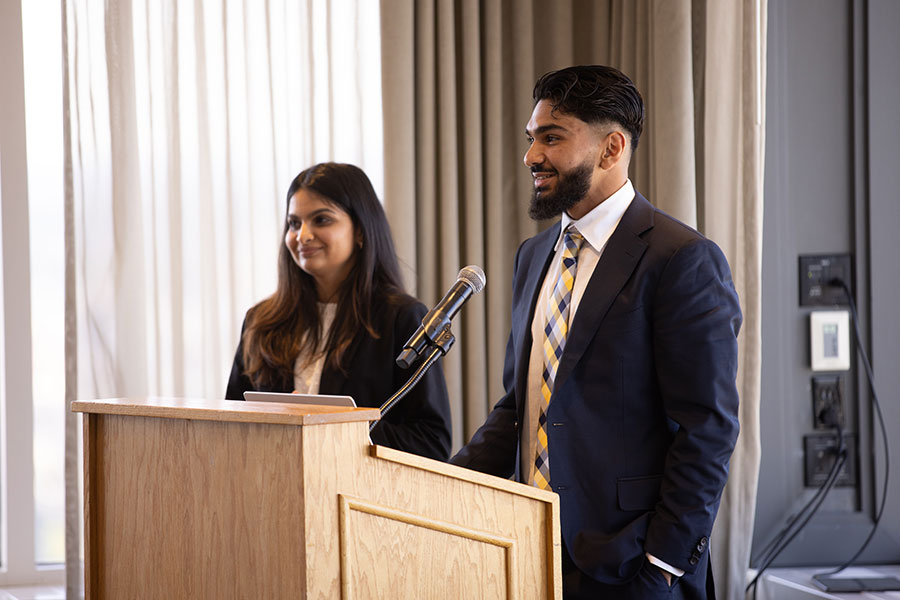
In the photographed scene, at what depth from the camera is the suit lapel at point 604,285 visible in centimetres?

--

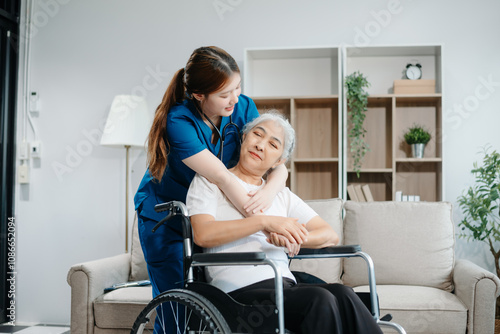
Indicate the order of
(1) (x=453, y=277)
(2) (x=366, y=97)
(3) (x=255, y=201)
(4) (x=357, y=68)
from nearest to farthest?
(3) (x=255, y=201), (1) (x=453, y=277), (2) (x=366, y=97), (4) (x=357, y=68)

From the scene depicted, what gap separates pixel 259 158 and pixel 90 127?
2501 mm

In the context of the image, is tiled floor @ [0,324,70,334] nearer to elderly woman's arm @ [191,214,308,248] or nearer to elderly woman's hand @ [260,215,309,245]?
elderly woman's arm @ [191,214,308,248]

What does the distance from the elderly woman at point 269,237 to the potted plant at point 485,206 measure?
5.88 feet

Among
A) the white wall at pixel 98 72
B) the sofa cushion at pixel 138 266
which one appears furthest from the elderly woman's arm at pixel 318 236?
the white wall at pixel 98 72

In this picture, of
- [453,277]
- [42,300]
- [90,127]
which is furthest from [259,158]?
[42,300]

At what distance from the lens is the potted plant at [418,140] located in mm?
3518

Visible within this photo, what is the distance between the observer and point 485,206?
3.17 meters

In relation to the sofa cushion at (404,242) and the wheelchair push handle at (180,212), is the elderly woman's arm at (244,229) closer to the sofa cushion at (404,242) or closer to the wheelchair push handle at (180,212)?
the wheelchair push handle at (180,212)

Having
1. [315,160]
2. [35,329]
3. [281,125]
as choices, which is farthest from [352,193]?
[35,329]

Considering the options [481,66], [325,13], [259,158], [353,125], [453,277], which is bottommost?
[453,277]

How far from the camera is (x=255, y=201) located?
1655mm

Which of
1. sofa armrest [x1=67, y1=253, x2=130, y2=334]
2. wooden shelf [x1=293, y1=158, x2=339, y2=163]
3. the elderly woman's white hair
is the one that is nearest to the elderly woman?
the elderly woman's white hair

...

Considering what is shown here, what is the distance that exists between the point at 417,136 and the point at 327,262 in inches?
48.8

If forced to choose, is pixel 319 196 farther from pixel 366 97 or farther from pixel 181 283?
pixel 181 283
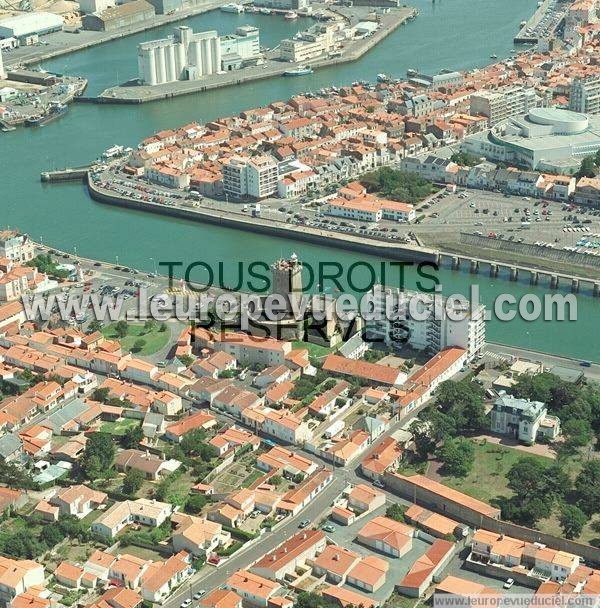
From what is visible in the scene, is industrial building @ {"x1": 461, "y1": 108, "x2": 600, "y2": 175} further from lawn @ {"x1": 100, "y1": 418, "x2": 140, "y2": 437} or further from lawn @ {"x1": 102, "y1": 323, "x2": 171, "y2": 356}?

• **Short exercise**: Starting with the line containing "If forced to" and going on through the line containing "From what is", copy the data again with "industrial building" switched to "factory building" and everything else unchanged. Give only those lines, and leave the pictures out.

• **Exercise result**:
If forced to choose, is pixel 319 196 farther from pixel 366 97 or farther from pixel 181 283?
pixel 181 283
From what is visible in the scene, is factory building @ {"x1": 461, "y1": 108, "x2": 600, "y2": 175} further from lawn @ {"x1": 100, "y1": 418, "x2": 140, "y2": 437} or further from lawn @ {"x1": 102, "y1": 323, "x2": 171, "y2": 356}?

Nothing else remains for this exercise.